What’s the payoff of having a more diverse workforce? Well, there’s obviously the moral case to be made—and that’s a case that I think applies to any industry. But in book publishing, I think we have a special obligation, given our central role in shaping the culture. I hope a couple of stories will show how I’ve come to this idea.
One of the authors I’ve worked with is Eddie Huang. Eddie is Taiwanese American and a cultural sponge. He’s a brilliant polymath, and as a writer he’s trying to build a fresh idiom out of the languages that mix and merge in his own consciousness. The language is sometimes obscure, sometimes vulgar—it takes from Mandarin and hip-hop and feminist theory and a million other idioms. But it’s also often beautiful, and using this new language he is able to say new things about the world.

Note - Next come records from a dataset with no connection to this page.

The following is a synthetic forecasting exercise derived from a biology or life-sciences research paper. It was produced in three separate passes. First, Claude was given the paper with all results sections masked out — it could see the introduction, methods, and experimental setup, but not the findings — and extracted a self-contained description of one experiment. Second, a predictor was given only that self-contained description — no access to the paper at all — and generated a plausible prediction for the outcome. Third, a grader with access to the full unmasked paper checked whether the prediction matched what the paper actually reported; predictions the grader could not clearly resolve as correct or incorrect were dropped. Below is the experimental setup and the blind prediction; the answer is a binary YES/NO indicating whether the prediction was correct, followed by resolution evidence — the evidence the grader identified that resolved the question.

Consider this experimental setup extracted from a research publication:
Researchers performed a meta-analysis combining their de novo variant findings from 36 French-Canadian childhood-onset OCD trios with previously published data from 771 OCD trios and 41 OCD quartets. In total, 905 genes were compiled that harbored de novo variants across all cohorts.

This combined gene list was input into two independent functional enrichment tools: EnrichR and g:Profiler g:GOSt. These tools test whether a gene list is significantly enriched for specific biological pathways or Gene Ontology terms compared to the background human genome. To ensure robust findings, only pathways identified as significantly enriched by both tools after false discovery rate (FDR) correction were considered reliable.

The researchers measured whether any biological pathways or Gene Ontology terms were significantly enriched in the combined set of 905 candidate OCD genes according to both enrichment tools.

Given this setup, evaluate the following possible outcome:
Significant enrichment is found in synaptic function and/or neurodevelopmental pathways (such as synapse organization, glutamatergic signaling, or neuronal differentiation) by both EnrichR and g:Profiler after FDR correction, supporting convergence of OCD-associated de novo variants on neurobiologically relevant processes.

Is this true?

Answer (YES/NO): NO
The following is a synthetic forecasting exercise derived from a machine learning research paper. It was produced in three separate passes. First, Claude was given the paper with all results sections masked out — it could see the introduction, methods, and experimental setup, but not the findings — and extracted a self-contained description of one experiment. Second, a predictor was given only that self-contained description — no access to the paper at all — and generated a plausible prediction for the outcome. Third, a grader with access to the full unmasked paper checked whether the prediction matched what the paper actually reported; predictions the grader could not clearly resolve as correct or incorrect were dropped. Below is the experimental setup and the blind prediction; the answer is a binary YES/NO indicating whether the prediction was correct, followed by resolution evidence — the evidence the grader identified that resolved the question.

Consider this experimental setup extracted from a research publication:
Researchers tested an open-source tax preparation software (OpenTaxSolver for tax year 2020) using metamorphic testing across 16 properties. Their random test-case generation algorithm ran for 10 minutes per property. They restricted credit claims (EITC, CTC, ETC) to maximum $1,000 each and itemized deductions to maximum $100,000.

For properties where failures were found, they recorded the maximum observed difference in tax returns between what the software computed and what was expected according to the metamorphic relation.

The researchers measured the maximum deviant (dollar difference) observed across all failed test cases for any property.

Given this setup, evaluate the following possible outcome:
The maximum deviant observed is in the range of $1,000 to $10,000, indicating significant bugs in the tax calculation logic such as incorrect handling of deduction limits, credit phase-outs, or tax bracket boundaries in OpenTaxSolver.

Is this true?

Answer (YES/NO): YES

I published his first book, Fresh off the Boat, at the house where I worked before my current one. Some readers loved the book—it was a bestseller—but some people found the language jarring. One of my bosses at that publishing company actually asked me to go back into the now-published, bestselling book and edit out the more obscure references and the passages she found vulgar. It was pretty astonishing. I refused, of course, because I felt like what Eddie was up to was something that I kind of wanted her to find vulgar and maybe even obscure. Because for a certain audience, reading Eddie’s work was the moment when they finally felt their own language reflected in a book.
One night recently Eddie and I had a public conversation about his second book, Double Cup Love. The event was in a packed room full of black readers, and Asian American readers, and white readers, and Native American readers, who all responded with passion and gratitude to the same language that this colleague of mine had found so vulgar that she thought some of it should be excised from Eddie’s work. For this second book Eddie appeared on NPR and The Daily Show and hip-hop radio stations and on the front page of the arts section of the New York Times. The world was catching up to what he’s doing—and even as he evolved, at no point did he feel like he had to compromise his voice to achieve this effect, which was part of what I thought of as my role: to protect him from the pressure to conform to the gaze of the dominant culture. I knew from my own life experience as an outsider what can be lost when we aren’t allowed to speak our own languages—the ways meaning and nuance are diminished, the way some stories go untold altogether, or are told wrong.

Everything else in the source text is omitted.